# TEXT EXCERPT:

* Start *

I have not added it for two reasons:

  1. there is no performance benefit of combine! over combine.
  2. combine! is problematic for GroupedDataFrame as it breaks the grouping index (it is not a problem for select! and transform! which guarantee to keep rows).

So in short - we could add it, but as you indicate when used on GroupedDataFrame it could lead to hard-to-catch bugs so I decided not to add it. What do you think given these considerations?

bkamins avatar Apr 09 '21 17:04 bkamins

These are good considerations.

For 1. I do appreciate how ! means "performance benefit" and not exclusively mutation.

I guess for 2., it's always possible to "break" a GroupedDataFrame.

* End *

# EXTRACTED MATERIAL:
* Start *

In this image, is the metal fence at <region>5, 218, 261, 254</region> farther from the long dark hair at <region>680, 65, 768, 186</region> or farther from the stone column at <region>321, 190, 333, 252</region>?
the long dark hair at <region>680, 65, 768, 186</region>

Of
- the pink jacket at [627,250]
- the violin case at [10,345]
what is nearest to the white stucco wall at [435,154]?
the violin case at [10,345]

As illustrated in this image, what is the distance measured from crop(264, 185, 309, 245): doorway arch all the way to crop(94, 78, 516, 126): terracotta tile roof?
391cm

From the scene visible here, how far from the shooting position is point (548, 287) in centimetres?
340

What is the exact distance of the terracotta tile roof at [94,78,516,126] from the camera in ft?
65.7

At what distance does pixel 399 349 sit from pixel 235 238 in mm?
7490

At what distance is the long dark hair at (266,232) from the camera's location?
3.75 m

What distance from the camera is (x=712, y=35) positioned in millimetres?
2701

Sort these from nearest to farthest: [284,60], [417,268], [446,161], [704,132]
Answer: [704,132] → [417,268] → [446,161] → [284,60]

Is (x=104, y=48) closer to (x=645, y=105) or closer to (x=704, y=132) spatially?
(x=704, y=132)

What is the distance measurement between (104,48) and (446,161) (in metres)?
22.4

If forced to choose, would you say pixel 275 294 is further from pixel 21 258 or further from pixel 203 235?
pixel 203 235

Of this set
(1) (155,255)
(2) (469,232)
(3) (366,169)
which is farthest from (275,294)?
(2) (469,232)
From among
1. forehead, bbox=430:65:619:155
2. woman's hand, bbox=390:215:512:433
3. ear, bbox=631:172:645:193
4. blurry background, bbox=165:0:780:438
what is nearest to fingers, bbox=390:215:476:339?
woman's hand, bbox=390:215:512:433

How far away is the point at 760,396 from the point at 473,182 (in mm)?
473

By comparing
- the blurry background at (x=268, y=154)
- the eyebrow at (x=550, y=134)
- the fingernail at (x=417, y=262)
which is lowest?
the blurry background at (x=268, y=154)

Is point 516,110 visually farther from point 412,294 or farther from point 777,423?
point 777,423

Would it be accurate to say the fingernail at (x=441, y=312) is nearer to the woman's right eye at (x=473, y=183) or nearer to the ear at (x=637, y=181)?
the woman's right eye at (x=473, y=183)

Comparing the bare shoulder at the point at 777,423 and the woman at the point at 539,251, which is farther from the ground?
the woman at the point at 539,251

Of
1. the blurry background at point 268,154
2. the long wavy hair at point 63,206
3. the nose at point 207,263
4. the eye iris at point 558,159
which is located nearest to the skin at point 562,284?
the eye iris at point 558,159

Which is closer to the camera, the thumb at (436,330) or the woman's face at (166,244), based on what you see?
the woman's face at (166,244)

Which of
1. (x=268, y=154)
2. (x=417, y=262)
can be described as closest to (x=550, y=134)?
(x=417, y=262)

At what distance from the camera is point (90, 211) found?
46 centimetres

* End *

# PROBLEM STATEMENT:
Please state, from the forum thread on combine!, why combine! is problematic for GroupedDataFrame.

# OUTPUT FOR THIS TASK:
It breaks the grouping index.